Cell Physiol Biochem. 2007;19(1-4):137-52. PMID: 17310108
Department of Clinical Chemistry and Clinical Biochemistry, Surgical Hospital, Ludwig-Maximilians-University Munich, Germany. firstname.lastname@example.org
Dissemination of metastatic cells probably occurs long before diagnosis of the primary tumor. Metastasis during early phases of carcinogenesis in high risk patients is therefore a potential prevention target. The plant polyphenol Curcumin has been proposed for dietary prevention of cancer. We therefore examined its effects on the human breast cancer cell line MDA-MB-231 in vitroand in a mouse metastasis model. Curcumin strongly induces apoptosis in MDA-MB-231 cells in correlation with reduced activation of the survival pathway NFkappaB, as a consequence of diminished IotakappaB and p65 phosphorylation. Curcumin also reduces the expression of major matrix metalloproteinases (MMPs) due to reduced NFkappa B activity and transcriptional downregulation of AP-1. NFkappa B/p65 silencing is sufficient to downregulate c-jun and MMP expression.

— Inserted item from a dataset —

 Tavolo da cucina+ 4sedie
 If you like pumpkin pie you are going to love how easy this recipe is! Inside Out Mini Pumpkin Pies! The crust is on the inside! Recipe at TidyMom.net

Reduced NFkappa B/AP-1 activity and MMP expression lead to diminished invasion through a reconstituted basement membrane and to a significantly lower number of lung metastases in immunodeficient mice after intercardiac injection of 231 cells (p=0.0035). 68% of Curcumin treated but only 17% of untreated animals showed no or very few lung metastases, most likely as a consequence of down-regulation of NFkappa B/AP-1 dependent MMP expression and direct apoptotic effects on circulating tumor cells but not on established metastases. Dietary chemoprevention of metastases appears therefore feasible.